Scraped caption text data
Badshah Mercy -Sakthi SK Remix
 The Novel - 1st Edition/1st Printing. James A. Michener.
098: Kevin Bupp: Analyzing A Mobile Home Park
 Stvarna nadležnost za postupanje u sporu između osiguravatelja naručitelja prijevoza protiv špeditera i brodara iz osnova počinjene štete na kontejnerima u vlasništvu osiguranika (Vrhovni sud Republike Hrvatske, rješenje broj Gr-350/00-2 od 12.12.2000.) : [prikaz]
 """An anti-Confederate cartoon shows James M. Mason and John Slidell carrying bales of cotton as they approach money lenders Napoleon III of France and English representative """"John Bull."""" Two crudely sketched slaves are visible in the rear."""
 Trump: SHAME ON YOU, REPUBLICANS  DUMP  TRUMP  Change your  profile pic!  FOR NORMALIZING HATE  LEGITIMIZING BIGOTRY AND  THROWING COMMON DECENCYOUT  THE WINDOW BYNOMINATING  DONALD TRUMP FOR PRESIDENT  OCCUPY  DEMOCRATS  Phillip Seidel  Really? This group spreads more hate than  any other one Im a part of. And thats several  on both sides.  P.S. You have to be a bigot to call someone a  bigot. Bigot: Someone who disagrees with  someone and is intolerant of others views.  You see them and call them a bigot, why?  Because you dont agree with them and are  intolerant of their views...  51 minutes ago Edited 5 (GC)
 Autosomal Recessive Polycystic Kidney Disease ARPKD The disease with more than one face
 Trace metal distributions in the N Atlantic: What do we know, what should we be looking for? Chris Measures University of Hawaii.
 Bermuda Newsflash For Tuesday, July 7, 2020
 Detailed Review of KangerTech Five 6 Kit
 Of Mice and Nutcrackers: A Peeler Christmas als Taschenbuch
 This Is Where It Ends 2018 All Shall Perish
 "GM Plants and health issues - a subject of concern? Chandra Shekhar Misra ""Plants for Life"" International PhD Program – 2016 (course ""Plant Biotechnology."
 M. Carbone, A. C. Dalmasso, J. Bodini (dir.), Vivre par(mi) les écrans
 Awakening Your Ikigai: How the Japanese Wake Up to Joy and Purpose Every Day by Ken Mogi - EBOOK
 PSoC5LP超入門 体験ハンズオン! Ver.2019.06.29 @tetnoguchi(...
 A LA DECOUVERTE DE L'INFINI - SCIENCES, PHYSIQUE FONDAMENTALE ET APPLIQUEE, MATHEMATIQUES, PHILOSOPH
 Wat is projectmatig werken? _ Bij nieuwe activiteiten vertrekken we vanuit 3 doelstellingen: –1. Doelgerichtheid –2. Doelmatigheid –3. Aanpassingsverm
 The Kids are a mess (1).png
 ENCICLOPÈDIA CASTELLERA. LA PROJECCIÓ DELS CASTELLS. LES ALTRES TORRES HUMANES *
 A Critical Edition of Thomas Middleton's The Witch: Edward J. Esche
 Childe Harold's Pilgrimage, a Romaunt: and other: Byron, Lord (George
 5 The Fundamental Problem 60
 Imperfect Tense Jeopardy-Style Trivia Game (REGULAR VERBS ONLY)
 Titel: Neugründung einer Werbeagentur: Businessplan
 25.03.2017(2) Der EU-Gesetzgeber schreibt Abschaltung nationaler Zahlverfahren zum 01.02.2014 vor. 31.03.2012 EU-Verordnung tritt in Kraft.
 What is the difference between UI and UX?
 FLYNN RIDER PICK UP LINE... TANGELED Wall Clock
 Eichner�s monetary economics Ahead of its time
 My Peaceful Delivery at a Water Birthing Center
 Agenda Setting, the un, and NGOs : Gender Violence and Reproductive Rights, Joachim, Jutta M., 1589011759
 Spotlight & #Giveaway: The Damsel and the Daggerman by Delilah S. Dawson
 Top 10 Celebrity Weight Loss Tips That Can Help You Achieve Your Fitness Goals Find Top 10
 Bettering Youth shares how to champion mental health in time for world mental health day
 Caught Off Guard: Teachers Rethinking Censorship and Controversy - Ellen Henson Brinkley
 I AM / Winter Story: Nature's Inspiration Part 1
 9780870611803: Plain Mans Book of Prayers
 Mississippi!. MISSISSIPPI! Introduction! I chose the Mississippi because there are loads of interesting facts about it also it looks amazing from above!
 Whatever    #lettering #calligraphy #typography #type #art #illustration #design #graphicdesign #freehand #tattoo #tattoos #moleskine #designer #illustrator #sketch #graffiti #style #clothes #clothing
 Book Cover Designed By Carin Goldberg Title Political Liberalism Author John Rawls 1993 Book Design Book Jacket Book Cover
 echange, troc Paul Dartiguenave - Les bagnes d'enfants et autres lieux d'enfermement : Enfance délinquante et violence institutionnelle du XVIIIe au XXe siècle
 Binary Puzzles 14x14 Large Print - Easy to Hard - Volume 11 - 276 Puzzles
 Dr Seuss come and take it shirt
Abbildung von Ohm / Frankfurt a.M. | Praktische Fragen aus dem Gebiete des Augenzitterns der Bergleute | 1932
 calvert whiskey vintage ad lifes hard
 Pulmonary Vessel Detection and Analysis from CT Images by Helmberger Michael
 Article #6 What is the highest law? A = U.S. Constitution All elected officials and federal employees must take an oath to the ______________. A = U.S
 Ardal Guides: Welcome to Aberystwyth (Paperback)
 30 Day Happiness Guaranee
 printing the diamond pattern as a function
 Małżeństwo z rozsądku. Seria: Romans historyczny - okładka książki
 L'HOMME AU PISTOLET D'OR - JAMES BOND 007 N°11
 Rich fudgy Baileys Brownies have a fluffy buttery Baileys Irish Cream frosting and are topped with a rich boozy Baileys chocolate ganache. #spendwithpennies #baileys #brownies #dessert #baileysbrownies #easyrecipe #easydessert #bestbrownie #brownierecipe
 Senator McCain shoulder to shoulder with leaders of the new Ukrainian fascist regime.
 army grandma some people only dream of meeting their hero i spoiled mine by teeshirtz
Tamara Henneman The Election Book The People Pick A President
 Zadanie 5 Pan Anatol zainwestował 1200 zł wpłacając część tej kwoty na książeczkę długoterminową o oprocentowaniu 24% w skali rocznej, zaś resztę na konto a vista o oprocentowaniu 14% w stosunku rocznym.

Exercise aim ::
The records above are to be restated word for word.

Task answer ::
Badshah Mercy -Sakthi SK Remix
 The Novel - 1st Edition/1st Printing. James A. Michener.
098: Kevin Bupp: Analyzing A Mobile Home Park
 Stvarna nadležnost za postupanje u sporu između osiguravatelja naručitelja prijevoza protiv špeditera i brodara iz osnova počinjene štete na kontejnerima u vlasništvu osiguranika (Vrhovni sud Republike Hrvatske, rješenje broj Gr-350/00-2 od 12.12.2000.) : [prikaz]
 """An anti-Confederate cartoon shows James M. Mason and John Slidell carrying bales of cotton as they approach money lenders Napoleon III of France and English representative """"John Bull."""" Two crudely sketched slaves are visible in the rear."""
 Trump: SHAME ON YOU, REPUBLICANS  DUMP  TRUMP  Change your  profile pic!  FOR NORMALIZING HATE  LEGITIMIZING BIGOTRY AND  THROWING COMMON DECENCYOUT  THE WINDOW BYNOMINATING  DONALD TRUMP FOR PRESIDENT  OCCUPY  DEMOCRATS  Phillip Seidel  Really? This group spreads more hate than  any other one Im a part of. And thats several  on both sides.  P.S. You have to be a bigot to call someone a  bigot. Bigot: Someone who disagrees with  someone and is intolerant of others views.  You see them and call them a bigot, why?  Because you dont agree with them and are  intolerant of their views...  51 minutes ago Edited 5 (GC)
 Autosomal Recessive Polycystic Kidney Disease ARPKD The disease with more than one face
 Trace metal distributions in the N Atlantic: What do we know, what should we be looking for? Chris Measures University of Hawaii.
 Bermuda Newsflash For Tuesday, July 7, 2020
 Detailed Review of KangerTech Five 6 Kit
 Of Mice and Nutcrackers: A Peeler Christmas als Taschenbuch
 This Is Where It Ends 2018 All Shall Perish
 "GM Plants and health issues - a subject of concern? Chandra Shekhar Misra ""Plants for Life"" International PhD Program – 2016 (course ""Plant Biotechnology."
 M. Carbone, A. C. Dalmasso, J. Bodini (dir.), Vivre par(mi) les écrans
 Awakening Your Ikigai: How the Japanese Wake Up to Joy and Purpose Every Day by Ken Mogi - EBOOK
 PSoC5LP超入門 体験ハンズオン! Ver.2019.06.29 @tetnoguchi(...
 A LA DECOUVERTE DE L'INFINI - SCIENCES, PHYSIQUE FONDAMENTALE ET APPLIQUEE, MATHEMATIQUES, PHILOSOPH
 Wat is projectmatig werken? _ Bij nieuwe activiteiten vertrekken we vanuit 3 doelstellingen: –1. Doelgerichtheid –2. Doelmatigheid –3. Aanpassingsverm
 The Kids are a mess (1).png
 ENCICLOPÈDIA CASTELLERA. LA PROJECCIÓ DELS CASTELLS. LES ALTRES TORRES HUMANES *
 A Critical Edition of Thomas Middleton's The Witch: Edward J. Esche
 Childe Harold's Pilgrimage, a Romaunt: and other: Byron, Lord (George
 5 The Fundamental Problem 60
 Imperfect Tense Jeopardy-Style Trivia Game (REGULAR VERBS ONLY)
 Titel: Neugründung einer Werbeagentur: Businessplan
 25.03.2017(2) Der EU-Gesetzgeber schreibt Abschaltung nationaler Zahlverfahren zum 01.02.2014 vor. 31.03.2012 EU-Verordnung tritt in Kraft.
 What is the difference between UI and UX?
 FLYNN RIDER PICK UP LINE... TANGELED Wall Clock
 Eichner�s monetary economics Ahead of its time
 My Peaceful Delivery at a Water Birthing Center
 Agenda Setting, the un, and NGOs : Gender Violence and Reproductive Rights, Joachim, Jutta M., 1589011759
 Spotlight & #Giveaway: The Damsel and the Daggerman by Delilah S. Dawson
 Top 10 Celebrity Weight Loss Tips That Can Help You Achieve Your Fitness Goals Find Top 10
 Bettering Youth shares how to champion mental health in time for world mental health day
 Caught Off Guard: Teachers Rethinking Censorship and Controversy - Ellen Henson Brinkley
 I AM / Winter Story: Nature's Inspiration Part 1
 9780870611803: Plain Mans Book of Prayers
 Mississippi!. MISSISSIPPI! Introduction! I chose the Mississippi because there are loads of interesting facts about it also it looks amazing from above!
 Whatever    #lettering #calligraphy #typography #type #art #illustration #design #graphicdesign #freehand #tattoo #tattoos #moleskine #designer #illustrator #sketch #graffiti #style #clothes #clothing
 Book Cover Designed By Carin Goldberg Title Political Liberalism Author John Rawls 1993 Book Design Book Jacket Book Cover
 echange, troc Paul Dartiguenave - Les bagnes d'enfants et autres lieux d'enfermement : Enfance délinquante et violence institutionnelle du XVIIIe au XXe siècle
 Binary Puzzles 14x14 Large Print - Easy to Hard - Volume 11 - 276 Puzzles
 Dr Seuss come and take it shirt
Abbildung von Ohm / Frankfurt a.M. | Praktische Fragen aus dem Gebiete des Augenzitterns der Bergleute | 1932
 calvert whiskey vintage ad lifes hard
 Pulmonary Vessel Detection and Analysis from CT Images by Helmberger Michael
 Article #6 What is the highest law? A = U.S. Constitution All elected officials and federal employees must take an oath to the ______________. A = U.S
 Ardal Guides: Welcome to Aberystwyth (Paperback)
 30 Day Happiness Guaranee
 printing the diamond pattern as a function
 Małżeństwo z rozsądku. Seria: Romans historyczny - okładka książki
 L'HOMME AU PISTOLET D'OR - JAMES BOND 007 N°11
 Rich fudgy Baileys Brownies have a fluffy buttery Baileys Irish Cream frosting and are topped with a rich boozy Baileys chocolate ganache. #spendwithpennies #baileys #brownies #dessert #baileysbrownies #easyrecipe #easydessert #bestbrownie #brownierecipe
 Senator McCain shoulder to shoulder with leaders of the new Ukrainian fascist regime.
 army grandma some people only dream of meeting their hero i spoiled mine by teeshirtz
Tamara Henneman The Election Book The People Pick A President
 Zadanie 5 Pan Anatol zainwestował 1200 zł wpłacając część tej kwoty na książeczkę długoterminową o oprocentowaniu 24% w skali rocznej, zaś resztę na konto a vista o oprocentowaniu 14% w stosunku rocznym.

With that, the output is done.